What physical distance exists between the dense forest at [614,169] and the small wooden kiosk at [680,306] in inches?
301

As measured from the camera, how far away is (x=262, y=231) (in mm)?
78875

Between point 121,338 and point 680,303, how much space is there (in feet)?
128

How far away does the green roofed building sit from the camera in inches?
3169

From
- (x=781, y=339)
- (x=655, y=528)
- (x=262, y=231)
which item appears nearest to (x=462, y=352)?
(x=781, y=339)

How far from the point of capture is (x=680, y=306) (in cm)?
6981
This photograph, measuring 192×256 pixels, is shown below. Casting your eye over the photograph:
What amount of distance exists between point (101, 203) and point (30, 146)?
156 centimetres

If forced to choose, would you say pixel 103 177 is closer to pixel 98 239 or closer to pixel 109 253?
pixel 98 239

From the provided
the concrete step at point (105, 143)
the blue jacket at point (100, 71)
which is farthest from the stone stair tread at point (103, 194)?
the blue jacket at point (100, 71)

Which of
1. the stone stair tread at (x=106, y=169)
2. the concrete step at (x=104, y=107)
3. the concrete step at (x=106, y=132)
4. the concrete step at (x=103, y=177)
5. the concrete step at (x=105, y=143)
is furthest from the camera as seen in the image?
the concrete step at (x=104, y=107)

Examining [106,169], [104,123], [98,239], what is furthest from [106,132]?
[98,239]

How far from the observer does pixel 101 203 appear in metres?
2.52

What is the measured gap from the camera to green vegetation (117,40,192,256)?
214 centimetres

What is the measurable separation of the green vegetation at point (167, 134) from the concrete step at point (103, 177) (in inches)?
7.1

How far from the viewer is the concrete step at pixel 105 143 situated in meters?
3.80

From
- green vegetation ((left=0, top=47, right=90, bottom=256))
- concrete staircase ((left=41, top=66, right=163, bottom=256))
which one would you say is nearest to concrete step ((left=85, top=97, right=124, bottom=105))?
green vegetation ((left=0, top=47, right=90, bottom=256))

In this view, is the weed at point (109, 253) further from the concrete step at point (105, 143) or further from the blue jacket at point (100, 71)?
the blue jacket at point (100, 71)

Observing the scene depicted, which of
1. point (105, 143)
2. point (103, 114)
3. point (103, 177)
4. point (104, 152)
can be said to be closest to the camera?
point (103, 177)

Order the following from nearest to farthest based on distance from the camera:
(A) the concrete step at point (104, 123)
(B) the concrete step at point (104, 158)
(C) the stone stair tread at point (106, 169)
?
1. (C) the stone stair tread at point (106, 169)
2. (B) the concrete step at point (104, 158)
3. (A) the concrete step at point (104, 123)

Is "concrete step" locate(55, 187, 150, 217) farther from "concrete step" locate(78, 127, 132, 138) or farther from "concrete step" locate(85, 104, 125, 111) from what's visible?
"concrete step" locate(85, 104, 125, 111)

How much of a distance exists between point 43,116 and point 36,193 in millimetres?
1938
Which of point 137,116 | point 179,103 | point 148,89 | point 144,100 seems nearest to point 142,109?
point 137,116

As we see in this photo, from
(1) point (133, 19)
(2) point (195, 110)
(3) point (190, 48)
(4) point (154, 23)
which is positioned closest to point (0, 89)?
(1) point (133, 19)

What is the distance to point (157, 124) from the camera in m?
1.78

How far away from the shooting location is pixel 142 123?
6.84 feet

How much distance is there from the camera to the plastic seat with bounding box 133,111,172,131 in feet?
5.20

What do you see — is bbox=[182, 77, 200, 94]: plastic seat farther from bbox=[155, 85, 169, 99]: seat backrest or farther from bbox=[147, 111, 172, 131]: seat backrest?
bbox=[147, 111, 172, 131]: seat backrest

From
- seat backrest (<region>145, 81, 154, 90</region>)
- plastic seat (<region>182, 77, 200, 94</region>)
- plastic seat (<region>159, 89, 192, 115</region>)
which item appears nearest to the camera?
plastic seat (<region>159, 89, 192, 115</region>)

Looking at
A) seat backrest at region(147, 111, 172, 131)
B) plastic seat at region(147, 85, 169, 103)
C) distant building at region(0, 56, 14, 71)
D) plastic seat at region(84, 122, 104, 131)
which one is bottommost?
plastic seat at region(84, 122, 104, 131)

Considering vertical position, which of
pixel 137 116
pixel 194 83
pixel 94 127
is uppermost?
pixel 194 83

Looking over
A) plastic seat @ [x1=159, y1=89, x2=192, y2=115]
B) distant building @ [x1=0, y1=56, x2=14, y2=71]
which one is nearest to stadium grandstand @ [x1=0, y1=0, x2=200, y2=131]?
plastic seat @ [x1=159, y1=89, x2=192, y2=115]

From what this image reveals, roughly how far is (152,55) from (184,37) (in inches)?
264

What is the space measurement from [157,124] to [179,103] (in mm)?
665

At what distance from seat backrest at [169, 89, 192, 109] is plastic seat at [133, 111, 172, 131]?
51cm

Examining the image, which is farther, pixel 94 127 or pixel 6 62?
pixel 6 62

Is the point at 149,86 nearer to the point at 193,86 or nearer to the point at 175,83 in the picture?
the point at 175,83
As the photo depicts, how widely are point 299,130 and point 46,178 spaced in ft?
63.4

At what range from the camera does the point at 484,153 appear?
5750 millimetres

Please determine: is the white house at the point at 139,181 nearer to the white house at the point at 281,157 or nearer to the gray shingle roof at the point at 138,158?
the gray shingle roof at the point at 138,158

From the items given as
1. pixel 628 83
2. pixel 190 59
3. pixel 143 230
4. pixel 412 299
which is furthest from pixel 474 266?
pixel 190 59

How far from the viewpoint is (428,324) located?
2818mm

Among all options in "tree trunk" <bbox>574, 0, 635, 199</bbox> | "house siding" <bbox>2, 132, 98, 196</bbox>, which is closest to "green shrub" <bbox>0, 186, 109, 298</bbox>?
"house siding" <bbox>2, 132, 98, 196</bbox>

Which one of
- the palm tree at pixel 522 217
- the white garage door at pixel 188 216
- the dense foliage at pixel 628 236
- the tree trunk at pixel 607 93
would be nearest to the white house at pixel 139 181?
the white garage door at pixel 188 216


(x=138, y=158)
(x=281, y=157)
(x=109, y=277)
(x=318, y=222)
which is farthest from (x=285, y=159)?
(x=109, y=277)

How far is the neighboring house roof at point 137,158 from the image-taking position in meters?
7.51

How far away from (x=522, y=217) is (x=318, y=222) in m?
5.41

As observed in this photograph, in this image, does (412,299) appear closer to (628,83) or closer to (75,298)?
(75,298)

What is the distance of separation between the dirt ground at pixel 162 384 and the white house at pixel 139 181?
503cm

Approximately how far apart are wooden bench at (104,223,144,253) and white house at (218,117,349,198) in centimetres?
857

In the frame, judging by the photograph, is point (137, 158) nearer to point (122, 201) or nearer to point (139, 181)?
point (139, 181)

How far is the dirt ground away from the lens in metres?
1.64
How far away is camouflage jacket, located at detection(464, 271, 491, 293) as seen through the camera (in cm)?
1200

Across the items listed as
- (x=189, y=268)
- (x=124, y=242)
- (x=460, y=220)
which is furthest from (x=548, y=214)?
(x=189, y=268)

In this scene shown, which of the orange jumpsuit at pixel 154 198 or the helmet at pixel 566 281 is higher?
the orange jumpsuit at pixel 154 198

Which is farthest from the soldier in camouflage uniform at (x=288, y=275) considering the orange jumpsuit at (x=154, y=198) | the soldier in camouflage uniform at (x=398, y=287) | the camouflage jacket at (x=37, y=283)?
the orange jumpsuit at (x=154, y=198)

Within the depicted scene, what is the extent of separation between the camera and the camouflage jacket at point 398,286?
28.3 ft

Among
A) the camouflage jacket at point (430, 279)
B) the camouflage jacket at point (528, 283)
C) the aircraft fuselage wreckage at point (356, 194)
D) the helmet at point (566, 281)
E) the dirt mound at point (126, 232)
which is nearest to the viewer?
####
THE TASK
Rewrite the stretch from the line containing "Which is farthest from the soldier" through the end of the entries as a JSON list of strings, one string per line, leaving out blank lines.

EXPECTED OUTPUT
[
  "Which is farthest from the soldier in camouflage uniform at (x=288, y=275) considering the orange jumpsuit at (x=154, y=198) | the soldier in camouflage uniform at (x=398, y=287) | the camouflage jacket at (x=37, y=283)?",
  "the orange jumpsuit at (x=154, y=198)",
  "Within the depicted scene, what is the extent of separation between the camera and the camouflage jacket at point 398,286?",
  "28.3 ft",
  "Among",
  "A) the camouflage jacket at point (430, 279)",
  "B) the camouflage jacket at point (528, 283)",
  "C) the aircraft fuselage wreckage at point (356, 194)",
  "D) the helmet at point (566, 281)",
  "E) the dirt mound at point (126, 232)",
  "which is nearest to the viewer?"
]